(Stored data entries)
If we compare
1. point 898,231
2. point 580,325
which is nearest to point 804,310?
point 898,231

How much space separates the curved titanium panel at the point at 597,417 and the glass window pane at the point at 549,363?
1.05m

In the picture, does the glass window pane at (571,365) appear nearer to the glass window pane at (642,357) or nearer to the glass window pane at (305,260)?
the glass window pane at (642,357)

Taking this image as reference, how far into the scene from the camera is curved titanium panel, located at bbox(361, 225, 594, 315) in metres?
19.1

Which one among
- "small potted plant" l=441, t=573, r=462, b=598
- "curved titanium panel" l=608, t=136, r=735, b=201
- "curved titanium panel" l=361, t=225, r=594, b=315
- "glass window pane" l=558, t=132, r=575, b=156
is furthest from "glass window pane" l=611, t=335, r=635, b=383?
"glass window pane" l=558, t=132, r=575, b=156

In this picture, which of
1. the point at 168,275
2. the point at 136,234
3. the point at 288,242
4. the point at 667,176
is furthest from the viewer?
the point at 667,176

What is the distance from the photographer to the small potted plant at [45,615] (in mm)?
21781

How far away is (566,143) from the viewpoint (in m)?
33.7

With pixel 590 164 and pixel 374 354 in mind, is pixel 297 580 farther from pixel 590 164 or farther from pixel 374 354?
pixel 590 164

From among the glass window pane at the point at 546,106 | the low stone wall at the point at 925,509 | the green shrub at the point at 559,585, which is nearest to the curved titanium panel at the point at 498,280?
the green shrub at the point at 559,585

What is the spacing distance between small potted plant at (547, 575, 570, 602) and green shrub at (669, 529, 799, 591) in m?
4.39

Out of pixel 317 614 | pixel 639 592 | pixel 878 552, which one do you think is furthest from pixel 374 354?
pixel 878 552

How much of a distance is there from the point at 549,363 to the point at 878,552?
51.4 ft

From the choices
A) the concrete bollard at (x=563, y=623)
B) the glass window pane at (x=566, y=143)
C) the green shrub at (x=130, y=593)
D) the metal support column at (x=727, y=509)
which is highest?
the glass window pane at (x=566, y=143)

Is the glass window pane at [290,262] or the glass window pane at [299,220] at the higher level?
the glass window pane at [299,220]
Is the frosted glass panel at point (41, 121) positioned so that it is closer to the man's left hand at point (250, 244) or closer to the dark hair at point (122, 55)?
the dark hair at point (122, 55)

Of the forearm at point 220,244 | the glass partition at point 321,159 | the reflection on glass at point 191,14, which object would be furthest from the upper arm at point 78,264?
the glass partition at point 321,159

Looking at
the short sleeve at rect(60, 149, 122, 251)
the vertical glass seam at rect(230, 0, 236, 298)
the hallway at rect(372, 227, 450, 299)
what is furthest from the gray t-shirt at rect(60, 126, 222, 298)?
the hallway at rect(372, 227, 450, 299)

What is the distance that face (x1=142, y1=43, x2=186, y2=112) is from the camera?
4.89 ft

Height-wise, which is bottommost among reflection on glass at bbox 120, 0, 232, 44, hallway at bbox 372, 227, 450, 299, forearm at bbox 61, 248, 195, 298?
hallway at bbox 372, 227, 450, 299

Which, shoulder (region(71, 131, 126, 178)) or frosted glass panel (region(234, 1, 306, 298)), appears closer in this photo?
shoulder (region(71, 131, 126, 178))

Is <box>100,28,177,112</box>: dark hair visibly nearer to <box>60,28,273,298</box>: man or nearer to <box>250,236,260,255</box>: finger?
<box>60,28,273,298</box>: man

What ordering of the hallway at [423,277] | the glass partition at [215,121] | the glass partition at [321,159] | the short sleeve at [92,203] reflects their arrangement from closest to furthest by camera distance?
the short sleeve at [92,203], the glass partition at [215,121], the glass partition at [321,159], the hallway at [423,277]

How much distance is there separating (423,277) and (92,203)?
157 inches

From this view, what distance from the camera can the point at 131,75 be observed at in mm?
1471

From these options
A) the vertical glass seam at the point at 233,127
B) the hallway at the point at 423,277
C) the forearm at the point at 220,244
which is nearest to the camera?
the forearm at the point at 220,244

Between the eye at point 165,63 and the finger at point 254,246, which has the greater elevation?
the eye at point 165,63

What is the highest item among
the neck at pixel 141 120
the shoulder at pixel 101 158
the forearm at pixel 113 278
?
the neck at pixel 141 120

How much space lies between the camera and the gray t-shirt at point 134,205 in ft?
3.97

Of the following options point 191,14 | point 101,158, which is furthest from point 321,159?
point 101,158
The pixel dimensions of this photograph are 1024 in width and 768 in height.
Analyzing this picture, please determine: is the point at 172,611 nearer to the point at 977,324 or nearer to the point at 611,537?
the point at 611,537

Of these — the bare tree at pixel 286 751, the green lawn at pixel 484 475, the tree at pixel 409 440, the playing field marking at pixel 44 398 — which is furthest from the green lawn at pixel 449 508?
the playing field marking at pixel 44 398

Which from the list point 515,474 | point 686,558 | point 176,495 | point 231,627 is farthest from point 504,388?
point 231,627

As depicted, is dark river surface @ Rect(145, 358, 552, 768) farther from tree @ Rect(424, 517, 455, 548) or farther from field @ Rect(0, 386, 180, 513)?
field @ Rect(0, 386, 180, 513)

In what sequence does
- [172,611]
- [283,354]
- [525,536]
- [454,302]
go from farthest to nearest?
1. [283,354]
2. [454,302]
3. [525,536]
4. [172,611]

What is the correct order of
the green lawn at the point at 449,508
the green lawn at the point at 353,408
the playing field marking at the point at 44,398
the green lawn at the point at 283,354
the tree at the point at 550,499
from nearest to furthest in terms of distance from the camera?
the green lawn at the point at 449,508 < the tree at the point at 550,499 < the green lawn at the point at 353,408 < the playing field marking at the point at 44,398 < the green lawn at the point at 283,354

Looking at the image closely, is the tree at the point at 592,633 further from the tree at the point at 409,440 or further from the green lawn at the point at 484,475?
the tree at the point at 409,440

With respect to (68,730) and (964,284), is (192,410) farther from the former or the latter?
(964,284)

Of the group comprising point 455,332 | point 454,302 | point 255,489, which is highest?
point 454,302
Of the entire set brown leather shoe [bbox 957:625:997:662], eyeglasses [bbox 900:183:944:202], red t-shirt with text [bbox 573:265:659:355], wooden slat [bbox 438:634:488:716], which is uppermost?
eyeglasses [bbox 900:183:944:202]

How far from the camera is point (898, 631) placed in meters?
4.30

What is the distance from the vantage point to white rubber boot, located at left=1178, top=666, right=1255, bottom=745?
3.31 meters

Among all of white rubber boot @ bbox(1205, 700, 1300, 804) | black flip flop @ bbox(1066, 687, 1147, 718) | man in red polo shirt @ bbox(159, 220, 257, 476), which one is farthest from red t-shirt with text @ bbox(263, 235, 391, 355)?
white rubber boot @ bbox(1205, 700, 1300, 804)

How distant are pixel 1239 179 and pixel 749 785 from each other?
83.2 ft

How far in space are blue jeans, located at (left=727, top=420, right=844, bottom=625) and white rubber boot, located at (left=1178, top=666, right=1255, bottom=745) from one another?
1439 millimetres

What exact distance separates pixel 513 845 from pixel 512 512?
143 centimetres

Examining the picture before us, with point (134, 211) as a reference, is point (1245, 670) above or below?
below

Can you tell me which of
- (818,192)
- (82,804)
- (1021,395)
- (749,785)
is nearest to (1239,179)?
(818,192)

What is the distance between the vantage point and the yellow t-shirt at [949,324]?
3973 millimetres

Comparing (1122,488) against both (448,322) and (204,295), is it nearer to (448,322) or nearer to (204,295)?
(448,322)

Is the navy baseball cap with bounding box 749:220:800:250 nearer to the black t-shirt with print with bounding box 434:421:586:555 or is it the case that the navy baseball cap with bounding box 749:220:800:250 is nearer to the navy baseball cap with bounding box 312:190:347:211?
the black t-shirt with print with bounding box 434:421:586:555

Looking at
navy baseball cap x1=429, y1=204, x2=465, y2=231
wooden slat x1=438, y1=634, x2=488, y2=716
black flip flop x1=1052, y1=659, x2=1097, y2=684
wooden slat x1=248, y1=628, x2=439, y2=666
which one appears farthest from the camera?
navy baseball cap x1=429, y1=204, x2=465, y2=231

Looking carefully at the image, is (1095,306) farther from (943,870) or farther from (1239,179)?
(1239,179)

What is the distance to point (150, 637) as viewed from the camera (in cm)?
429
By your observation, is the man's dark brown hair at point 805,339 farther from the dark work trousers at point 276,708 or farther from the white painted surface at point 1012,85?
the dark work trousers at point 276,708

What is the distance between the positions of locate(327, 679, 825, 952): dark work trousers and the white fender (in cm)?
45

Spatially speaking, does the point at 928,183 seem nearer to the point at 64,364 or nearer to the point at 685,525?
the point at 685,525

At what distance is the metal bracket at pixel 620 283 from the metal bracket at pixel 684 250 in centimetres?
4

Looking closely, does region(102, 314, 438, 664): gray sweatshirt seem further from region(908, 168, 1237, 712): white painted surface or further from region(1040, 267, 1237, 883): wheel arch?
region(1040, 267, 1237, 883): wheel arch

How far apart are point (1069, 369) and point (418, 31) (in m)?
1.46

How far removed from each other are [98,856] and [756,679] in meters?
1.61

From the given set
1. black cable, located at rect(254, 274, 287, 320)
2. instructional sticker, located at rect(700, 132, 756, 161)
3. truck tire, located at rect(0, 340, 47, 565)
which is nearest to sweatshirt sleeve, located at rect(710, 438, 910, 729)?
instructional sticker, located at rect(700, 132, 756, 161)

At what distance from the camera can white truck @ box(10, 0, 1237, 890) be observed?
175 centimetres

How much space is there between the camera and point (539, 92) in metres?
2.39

### DIRECTIONS FOR THIS TASK
Leave out every line before the one containing "Spatially speaking, does"; set down that line and all remaining lines of the material exactly.

### RIGHT ANSWER
Spatially speaking, does the point at 928,183 seem nearer to the point at 64,364 or nearer to the point at 685,525?
the point at 685,525

At what distance is the metal bracket at pixel 620 283 from the metal bracket at pixel 684 250 in centimetres?
4

Looking closely, does region(102, 314, 438, 664): gray sweatshirt seem further from region(908, 168, 1237, 712): white painted surface or further from region(1040, 267, 1237, 883): wheel arch?
region(1040, 267, 1237, 883): wheel arch

How far apart are point (1069, 369) and point (418, 31) (in m)?
1.46

How far removed from each other are [98,856] and [756,679] in meters?
1.61

From the given set
1. black cable, located at rect(254, 274, 287, 320)
2. instructional sticker, located at rect(700, 132, 756, 161)
3. truck tire, located at rect(0, 340, 47, 565)
which is nearest to sweatshirt sleeve, located at rect(710, 438, 910, 729)?
instructional sticker, located at rect(700, 132, 756, 161)

At what distance from the camera can white truck @ box(10, 0, 1237, 890) be observed?
175 centimetres

How much space is there between the camera and point (539, 92) in metres?
2.39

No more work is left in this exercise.